#### [Work request]
From the records below, copy out each line that has the word "labeled".

:::

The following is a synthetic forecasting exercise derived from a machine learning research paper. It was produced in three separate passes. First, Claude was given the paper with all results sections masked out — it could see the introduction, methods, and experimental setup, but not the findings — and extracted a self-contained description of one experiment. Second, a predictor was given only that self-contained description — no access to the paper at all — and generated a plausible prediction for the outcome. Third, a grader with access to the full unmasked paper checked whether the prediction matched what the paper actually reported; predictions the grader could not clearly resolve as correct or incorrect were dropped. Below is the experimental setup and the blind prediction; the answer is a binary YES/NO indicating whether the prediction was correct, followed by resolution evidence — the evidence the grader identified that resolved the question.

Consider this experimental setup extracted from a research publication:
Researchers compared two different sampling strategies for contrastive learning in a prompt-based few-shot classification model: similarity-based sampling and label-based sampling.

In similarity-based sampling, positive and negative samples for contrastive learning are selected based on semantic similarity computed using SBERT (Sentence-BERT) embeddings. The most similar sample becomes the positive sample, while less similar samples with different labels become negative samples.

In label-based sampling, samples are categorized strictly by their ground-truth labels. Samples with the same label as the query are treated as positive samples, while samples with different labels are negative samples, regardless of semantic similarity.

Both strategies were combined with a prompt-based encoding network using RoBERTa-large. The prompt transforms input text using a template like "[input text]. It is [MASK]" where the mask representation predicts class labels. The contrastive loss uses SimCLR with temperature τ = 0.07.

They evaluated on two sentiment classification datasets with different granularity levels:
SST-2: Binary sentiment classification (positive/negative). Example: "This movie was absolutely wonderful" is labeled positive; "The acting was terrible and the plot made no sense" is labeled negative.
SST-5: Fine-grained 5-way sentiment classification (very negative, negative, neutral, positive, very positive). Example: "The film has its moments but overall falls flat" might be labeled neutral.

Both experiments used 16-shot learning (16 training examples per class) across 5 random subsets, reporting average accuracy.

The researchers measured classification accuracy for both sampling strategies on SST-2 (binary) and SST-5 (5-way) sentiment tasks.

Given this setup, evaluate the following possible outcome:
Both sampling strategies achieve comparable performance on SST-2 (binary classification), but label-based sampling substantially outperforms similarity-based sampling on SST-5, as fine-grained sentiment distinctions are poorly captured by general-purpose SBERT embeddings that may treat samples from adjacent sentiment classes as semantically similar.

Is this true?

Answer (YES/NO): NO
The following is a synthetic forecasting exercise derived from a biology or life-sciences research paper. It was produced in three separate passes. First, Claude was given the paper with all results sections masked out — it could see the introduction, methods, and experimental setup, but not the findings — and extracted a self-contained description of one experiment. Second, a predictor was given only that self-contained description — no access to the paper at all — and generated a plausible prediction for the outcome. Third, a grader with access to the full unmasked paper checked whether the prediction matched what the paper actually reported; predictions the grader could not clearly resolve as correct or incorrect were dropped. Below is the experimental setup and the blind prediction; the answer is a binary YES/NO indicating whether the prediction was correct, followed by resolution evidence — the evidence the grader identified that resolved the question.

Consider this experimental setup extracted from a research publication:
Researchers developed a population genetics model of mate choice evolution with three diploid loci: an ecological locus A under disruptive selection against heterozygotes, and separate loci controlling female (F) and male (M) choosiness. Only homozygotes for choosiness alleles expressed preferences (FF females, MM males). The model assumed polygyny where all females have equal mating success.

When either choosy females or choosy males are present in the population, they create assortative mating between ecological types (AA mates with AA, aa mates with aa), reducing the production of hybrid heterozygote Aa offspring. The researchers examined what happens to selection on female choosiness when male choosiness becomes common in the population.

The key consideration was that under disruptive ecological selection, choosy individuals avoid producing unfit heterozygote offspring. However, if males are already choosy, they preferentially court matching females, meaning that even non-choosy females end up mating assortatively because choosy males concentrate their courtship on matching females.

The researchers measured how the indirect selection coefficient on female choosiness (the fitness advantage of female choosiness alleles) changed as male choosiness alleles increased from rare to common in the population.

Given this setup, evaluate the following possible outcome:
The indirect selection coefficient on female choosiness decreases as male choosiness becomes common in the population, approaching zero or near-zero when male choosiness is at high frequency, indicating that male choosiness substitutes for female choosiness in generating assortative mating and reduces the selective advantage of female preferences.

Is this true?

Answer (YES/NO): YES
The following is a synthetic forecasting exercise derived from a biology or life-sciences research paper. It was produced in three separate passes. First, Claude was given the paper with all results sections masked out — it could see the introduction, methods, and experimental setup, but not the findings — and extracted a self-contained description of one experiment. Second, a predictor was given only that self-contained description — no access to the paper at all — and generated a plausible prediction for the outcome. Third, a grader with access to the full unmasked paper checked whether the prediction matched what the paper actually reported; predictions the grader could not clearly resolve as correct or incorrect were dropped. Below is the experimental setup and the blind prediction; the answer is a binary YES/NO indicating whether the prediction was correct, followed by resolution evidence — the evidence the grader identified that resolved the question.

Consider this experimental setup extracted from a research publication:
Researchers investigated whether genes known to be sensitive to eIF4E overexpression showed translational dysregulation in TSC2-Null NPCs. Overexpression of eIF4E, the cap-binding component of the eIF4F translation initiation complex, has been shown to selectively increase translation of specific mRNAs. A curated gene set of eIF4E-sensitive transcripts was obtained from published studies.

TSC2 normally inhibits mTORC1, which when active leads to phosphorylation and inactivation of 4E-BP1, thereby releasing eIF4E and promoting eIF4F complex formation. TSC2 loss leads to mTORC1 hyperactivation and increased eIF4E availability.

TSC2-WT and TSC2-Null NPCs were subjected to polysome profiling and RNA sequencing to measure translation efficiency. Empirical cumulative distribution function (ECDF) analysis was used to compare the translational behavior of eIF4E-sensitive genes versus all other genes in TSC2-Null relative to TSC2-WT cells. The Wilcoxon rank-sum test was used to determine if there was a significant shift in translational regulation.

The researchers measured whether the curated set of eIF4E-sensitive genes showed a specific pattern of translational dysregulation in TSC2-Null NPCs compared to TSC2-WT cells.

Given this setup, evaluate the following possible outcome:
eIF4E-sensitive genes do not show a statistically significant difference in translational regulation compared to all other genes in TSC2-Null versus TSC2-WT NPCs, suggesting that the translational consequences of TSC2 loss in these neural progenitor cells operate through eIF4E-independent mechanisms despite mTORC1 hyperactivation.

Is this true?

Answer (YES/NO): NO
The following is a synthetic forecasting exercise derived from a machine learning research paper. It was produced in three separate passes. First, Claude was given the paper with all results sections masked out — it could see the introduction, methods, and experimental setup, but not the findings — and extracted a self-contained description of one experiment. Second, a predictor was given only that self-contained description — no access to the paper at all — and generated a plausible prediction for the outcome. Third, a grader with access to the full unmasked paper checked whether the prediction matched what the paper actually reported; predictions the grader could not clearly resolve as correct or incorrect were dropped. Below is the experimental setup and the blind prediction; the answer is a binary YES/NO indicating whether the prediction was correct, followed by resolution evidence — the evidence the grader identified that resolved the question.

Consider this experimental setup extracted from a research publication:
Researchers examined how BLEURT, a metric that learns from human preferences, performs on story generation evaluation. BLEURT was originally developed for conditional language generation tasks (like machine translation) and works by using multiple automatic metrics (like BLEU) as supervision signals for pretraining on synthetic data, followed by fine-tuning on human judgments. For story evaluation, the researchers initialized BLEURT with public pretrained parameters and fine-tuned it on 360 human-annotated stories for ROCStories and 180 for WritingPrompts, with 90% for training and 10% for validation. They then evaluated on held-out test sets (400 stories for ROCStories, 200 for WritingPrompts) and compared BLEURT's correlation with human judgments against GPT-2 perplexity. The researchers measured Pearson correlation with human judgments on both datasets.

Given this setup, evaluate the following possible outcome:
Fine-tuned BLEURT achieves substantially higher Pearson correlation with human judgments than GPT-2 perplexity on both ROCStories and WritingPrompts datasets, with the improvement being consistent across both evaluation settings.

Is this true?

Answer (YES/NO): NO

:::

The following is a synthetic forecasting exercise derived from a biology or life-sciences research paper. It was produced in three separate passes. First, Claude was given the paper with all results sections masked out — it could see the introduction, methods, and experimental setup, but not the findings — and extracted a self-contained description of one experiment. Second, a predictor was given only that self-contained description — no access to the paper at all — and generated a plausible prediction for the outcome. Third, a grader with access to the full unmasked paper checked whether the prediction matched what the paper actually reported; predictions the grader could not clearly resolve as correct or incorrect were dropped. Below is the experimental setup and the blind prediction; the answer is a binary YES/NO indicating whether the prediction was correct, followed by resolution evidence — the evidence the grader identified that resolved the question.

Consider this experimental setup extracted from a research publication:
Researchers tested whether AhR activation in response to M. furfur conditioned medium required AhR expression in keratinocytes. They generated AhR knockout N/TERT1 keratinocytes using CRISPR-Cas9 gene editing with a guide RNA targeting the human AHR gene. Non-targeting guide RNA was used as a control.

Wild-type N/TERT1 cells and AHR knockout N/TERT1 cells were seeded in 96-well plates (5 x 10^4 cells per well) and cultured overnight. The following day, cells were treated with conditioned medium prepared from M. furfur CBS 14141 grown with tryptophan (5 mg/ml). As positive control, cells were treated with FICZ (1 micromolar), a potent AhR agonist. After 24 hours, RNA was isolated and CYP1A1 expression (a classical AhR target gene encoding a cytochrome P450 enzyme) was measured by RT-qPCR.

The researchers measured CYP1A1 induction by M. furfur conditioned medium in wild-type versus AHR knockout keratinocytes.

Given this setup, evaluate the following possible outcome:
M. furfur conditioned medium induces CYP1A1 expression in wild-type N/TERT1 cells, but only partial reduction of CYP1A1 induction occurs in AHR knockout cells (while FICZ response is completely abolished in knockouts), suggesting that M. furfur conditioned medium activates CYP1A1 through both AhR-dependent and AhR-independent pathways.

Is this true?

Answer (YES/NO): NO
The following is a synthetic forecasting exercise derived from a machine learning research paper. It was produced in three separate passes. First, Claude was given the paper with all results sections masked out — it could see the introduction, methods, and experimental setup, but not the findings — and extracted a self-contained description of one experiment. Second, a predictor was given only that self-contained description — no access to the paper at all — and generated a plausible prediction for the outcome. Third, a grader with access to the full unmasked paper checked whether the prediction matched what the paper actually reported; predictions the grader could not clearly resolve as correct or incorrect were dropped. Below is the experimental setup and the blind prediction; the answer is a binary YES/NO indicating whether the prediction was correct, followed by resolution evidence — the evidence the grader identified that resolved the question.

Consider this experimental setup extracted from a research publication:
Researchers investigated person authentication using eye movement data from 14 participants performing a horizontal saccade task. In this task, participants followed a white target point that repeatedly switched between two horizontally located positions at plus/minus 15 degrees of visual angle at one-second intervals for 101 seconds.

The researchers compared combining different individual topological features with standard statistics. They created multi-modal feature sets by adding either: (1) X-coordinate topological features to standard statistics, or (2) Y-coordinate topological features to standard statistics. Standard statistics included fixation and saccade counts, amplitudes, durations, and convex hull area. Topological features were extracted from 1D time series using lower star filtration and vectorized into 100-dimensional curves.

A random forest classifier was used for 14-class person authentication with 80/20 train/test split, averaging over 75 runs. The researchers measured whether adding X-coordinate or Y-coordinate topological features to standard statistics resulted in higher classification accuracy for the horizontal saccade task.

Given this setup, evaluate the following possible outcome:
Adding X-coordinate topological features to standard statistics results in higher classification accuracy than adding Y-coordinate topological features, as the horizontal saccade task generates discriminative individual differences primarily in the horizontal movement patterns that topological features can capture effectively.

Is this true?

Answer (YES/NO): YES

:::

#### [Your response]
SST-2: Binary sentiment classification (positive/negative). Example: "This movie was absolutely wonderful" is labeled positive; "The acting was terrible and the plot made no sense" is labeled negative.
SST-5: Fine-grained 5-way sentiment classification (very negative, negative, neutral, positive, very positive). Example: "The film has its moments but overall falls flat" might be labeled neutral.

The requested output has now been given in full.